■ Task objective ■
Write out again only the lines running from the one that contains "category: unidentified small mammal" to the end of the records below, including both the first and the last.

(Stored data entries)

- - - -

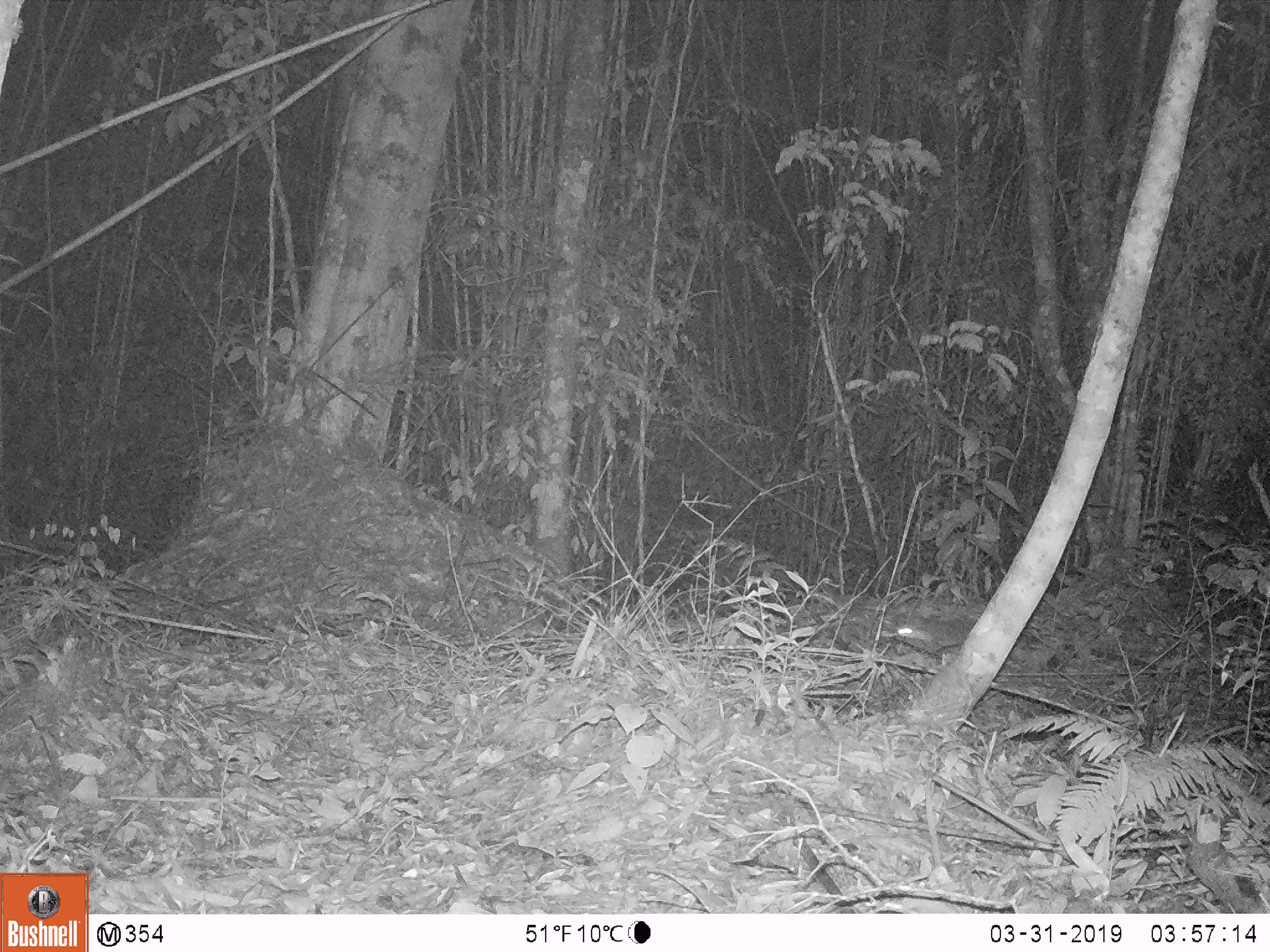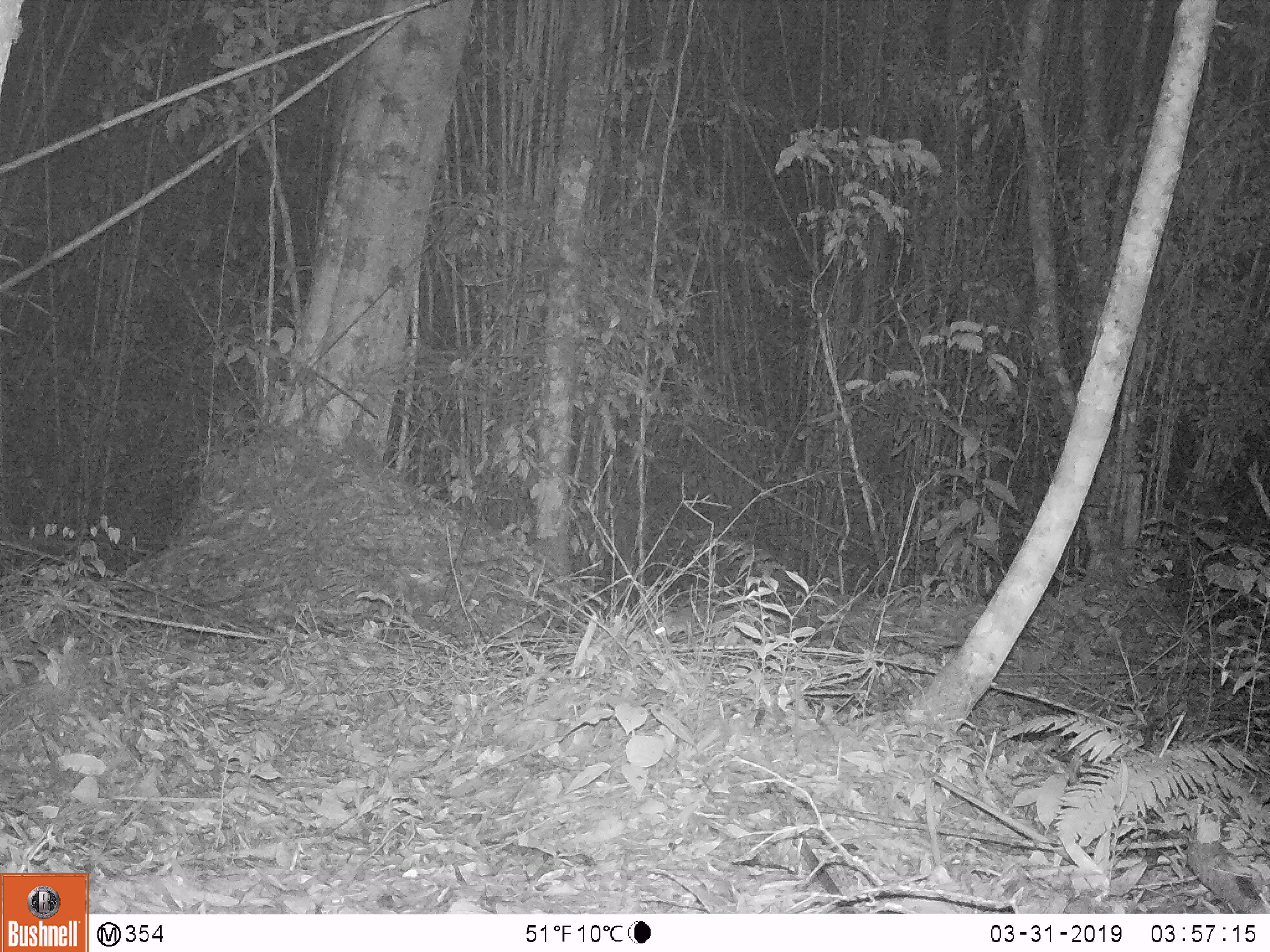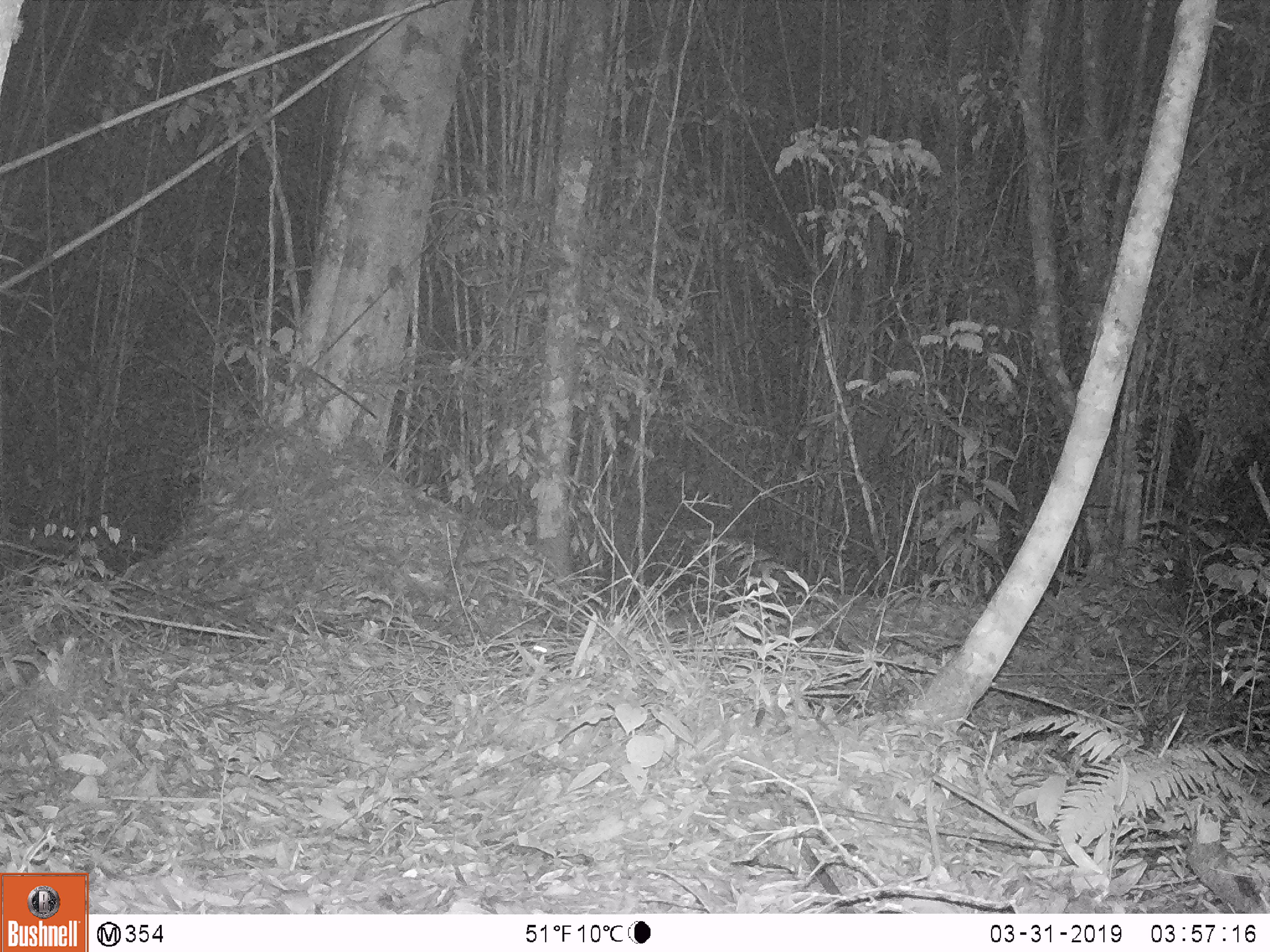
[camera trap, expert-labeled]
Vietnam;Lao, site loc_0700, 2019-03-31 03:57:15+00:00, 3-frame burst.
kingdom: Animalia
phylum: Chordata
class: Mammalia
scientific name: Mammalia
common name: mammal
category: unidentified small mammal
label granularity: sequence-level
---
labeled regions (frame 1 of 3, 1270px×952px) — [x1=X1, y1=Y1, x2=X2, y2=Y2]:
unidentified small mammal: [x1=895, y1=618, x2=974, y2=653]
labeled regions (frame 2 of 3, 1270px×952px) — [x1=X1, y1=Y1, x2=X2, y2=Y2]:
unidentified small mammal: [x1=654, y1=611, x2=696, y2=640]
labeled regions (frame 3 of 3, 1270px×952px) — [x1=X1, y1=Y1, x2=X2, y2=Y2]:
unidentified small mammal: [x1=532, y1=642, x2=555, y2=657]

- - - -

■ Task solution ■
category: unidentified small mammal
label granularity: sequence-level
---
labeled regions (frame 1 of 3, 1270px×952px) — [x1=X1, y1=Y1, x2=X2, y2=Y2]:
unidentified small mammal: [x1=895, y1=618, x2=974, y2=653]
labeled regions (frame 2 of 3, 1270px×952px) — [x1=X1, y1=Y1, x2=X2, y2=Y2]:
unidentified small mammal: [x1=654, y1=611, x2=696, y2=640]
labeled regions (frame 3 of 3, 1270px×952px) — [x1=X1, y1=Y1, x2=X2, y2=Y2]:
unidentified small mammal: [x1=532, y1=642, x2=555, y2=657]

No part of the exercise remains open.